His partner, Hannegan was in poor health and sold his shares t Saigh. One of the first things he did was gather the other owners together and oust the current commissioner of baseball, Happy Chandler, from his position. Saigh also got the owners interested in local television revenue sharing.
Trouble was soon to follow, in April 1952, he was indicted on federal charges that he had not paid taxes of $49,260 between 1946 and 1949. He pled no contest and was sentenced to prison for 15 months. He served five months at the federal penitentiary in Terre Haute, Indiana, leaving in November 1953 when he was given parole for good behavior.
Commissioner Ford Frick put pressure on Saigh to sell the team as requested by the other owners. Bill Veeck, owner of the St. Louis Browns, wanted the Cardinals gone from the city and he sought out investors from out-of-town to make offers to buy the Cardinals and leave St. Louis.
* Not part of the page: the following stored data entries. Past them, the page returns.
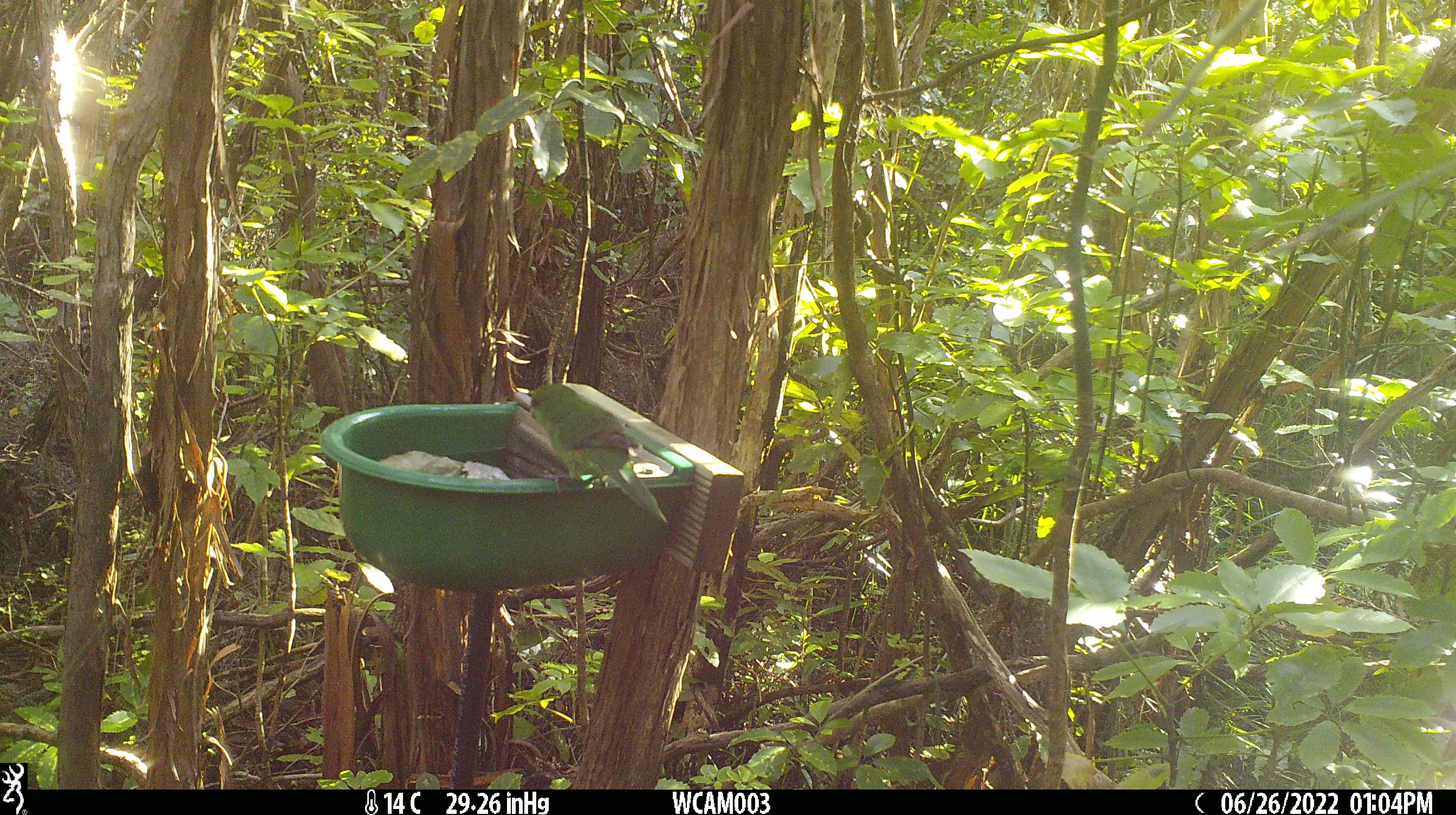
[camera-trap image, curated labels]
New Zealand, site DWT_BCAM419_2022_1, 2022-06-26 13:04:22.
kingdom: Animalia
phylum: Chordata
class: Aves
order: Psittaciformes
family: Psittaculidae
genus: Cyanoramphus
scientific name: Cyanoramphus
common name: parakeet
The most promising offer came from a consortium of businessmen in Houston, Texas. The Cardinals owned the Houston Buffaloes of the Texas League; under major-league rules of the time, that meant they also held the major-league rights to Houston. The only question was whether Buffalo Stadium could be upgraded to major-league standards.
Saigh was ready to reach an agreement with them with Gussie Busch, president of Anheuser-Busch, appealed to Saigh’s civic pride and offered $3.75 million less to sell the team to his corporation and keep them in St. Louis. He sold them to Busch and this all but assured that the Cardinals would stay in St. Louis.
Saigh resumed a business career and bought large amounts of stock in Anheuser -Busch, becoming the largest stockholder outside of the Busch family. He was critical of Busch and somewhat jealous that Gussie Busch was given credit for saving the team in St. Louis. He felt his gesture of selling for less was hat people should remember.
He died in St. Louis, at the age of 94, worth approximately $500 million.
Saigh had a wife named Eiizabeth, but had no children. He left $70 million to charity in his will, establishing the Fred Saigh Foundation.